SAN FRANCISCO: SpaceX is partnering with Cursor, an AI coding startup co-founded by Pakistani-born Sualeh Asif, in a planned $60 billion acquisition later this year.
The move by Elon Musk’s rocket and satellite company comes as the company prepares to go public and comes on the heels of its acquisition of the billionaire’s artificial intelligence company xAI.
Founded in 2022 and based in San Francisco, Cursor specializes in AI, specifically for writing software code for business applications.
“SpaceXAI and @cursor_ai are now working closely together to develop the world’s best coding and knowledge work AI,” the company said in an X post on Tuesday.
Combining Cursor’s software and product expertise with SpaceX’s AI training supercomputer Colossus will enable the company to “build the world’s most useful models,” the company said.
The partnership comes as rivals in the AI space compete to become the preferred choice for software developers.

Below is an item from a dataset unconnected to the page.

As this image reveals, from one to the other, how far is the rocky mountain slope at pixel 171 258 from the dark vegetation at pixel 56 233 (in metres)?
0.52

Cursor competes with Microsoft’s social coding platform GitHub, which is a major resource for the developer community.
OpenAI announced Tuesday that its coding tool Codex has 4 million weekly users, up from 3 million just a few weeks ago.
Meanwhile, Anthropic announced a surge in revenue from its Claude Code tool for developers.
It is pertinent to mention here that Karachi-born Asif joined Nixall University before attending Massachusetts Institute of Technology (MIT) and represented the country in the International Mathematics Olympiad from 2016 to 2018.
Meanwhile, he co-founded Anysphere, the maker of the popular AI code editing tool Cursor, with three friends from MIT.
The company currently has annual revenue of more than $1 billion and is one of the fastest-growing AI startups, Forbes said.
Sky AI
Musk announced in February that SpaceX would acquire xAI as part of a plan to launch a solar-powered, satellite-based data center to run future AI models.
SpaceX has been at the forefront of the space launch market by offering reusable rockets that dramatically reduce the cost of putting satellites into orbit, and by owning the largest constellation of satellites, Starlink.
The company plans to list on the stock market this year, widely expected to be the largest in history, with media reports pointing to an initial public offering as early as June.
Musk said SpaceX’s acquisition of xAI is “not just the next chapter, but the next book” for the company.
“The global power demand for AI simply cannot be met by ground-based solutions…The only logical solution is therefore to transport these resource-intensive efforts to locations with vast amounts of power and space,” Musk wrote when his companies merged.
The project is in line with Musk’s long-term ambitions to establish colonies on the moon and Mars, he wrote, and is “the first step towards a Kardashev II-level civilization.”
Coined by Soviet astronomers in the 1960s, this futuristic term refers to a civilization that can harness all the energy from stars in its own system.
SpaceX filed documents with U.S. regulators earlier this year setting the stage for what could be the largest initial public offering in history, people familiar with the matter told AFP.
The confidential filing puts the rocket and satellite maker on track to go public by July, The Wall Street Journal reported, citing anonymous sources.
For a venture with stratospheric ambitions, the initial public offering could be worth more than $75 billion, according to media reports.
If successful, SpaceX could enter Wall Street with a valuation of more than $1.75 trillion, making it among the world’s 10 largest companies by market capitalization.
In addition to SpaceX, two other tech giants, AI developer OpenAI and Anthropic, are reportedly planning IPOs this year.